Но больше всего Режининью радовали визиты Мэл, которая, как оказалось, пыталась искать бывшую подругу. Мэл приходила чаще всего одна, но пару раз — с Нанду, который был словно в воду опущенный и отвечал на вопросы невпопад, а вскоре и вовсе перестал посещать пусть бывшую, но подругу. Режининье было интересно, что же с ним произошло, ведь в ее душе по-прежнему тлело чувство, которое она никак не могла охарактеризовать. Это не было похоже на любовь или страсть, а скорее на симпатию, сохранившуюся на фоне воспоминаний о прошлом. Нанду занимал ее мысли, которые иногда возрождались в смутное желание снова быть вместе. Любопытство взяло верх, и Режининья спросила:

— Мэл, скажи, что происходит с Нанду? Помнишь, каким веселым и болтливым он был, когда мы употребляли все вместе? — Режина даже не заметила, с какой ностальгией и улыбкой она сказала о наркотиках, а Мэл передернуло. Все-таки ей, как наркоманке в ремиссии, было больно за бывшую подругу, но как спасти ее, было непонятно.

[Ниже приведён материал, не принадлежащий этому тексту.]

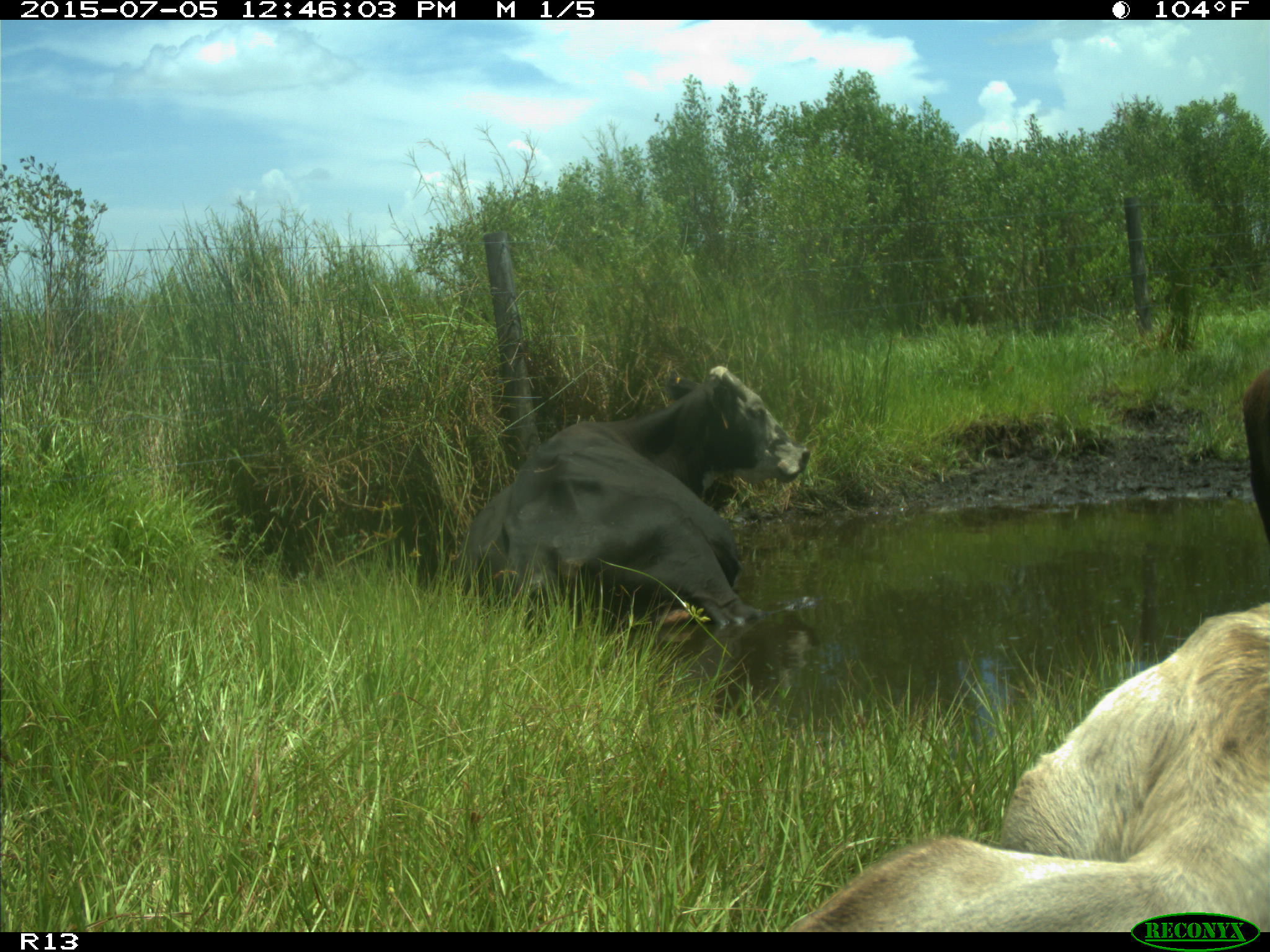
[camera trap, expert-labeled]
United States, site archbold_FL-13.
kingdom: Animalia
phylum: Chordata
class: Mammalia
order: Artiodactyla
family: Bovidae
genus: Bos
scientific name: Bos taurus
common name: domestic cow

— Нанду расстался с Сесеу из-за личных проблем и, кажется, сорвался на алкоголь. Он не распространяется на этот счет, а лишь замыкается в себе. Но я верю, что он поправится и снова вернется в ремиссию, — Мэл тепло улыбнулась, но тут же посерьезнела, замолчав. Будто какая-то мысль осенила ее светлую голову, подумала Режининья, и тут же вернулась к своим размышлениям о Нанду. Удивительно: Сесеу так опекал его, не хотел подпускать к Режининье, и, очевидно, это было не зря. Нанду, которого, по мнению Сесеу, могло сбить с пути исцеления общение с Режининьей, оказался так же слаб перед наркотиками, как она сама. Снова вспомнилось, как Нанду согласился взять пистолет, как подкинул порошок парню из притона. Стало мерзко и горько, но хотелось верить, что он больше не допустит падения на дно…

— Режининья, ответь, пожалуйста, ты употребляешь в тюрьме? — обратилась Мэл к бывшей подруге после долгого раздумья. Ее голос звучал обеспокоенно, а еще приглушенно — чтобы никто не услышал. — Ты еще больше похудела, и эти ожоги вокруг губ… Скажи начистоту, возможно, я смогу тебе чем-нибудь помочь, — Мэл не совсем понимала, что она может сделать для Режининьи, но некоторые мысли роились в ее голове. Возможно, следует пригласить врача? Или найти другого адвоката, более опытного, чем Сесеу?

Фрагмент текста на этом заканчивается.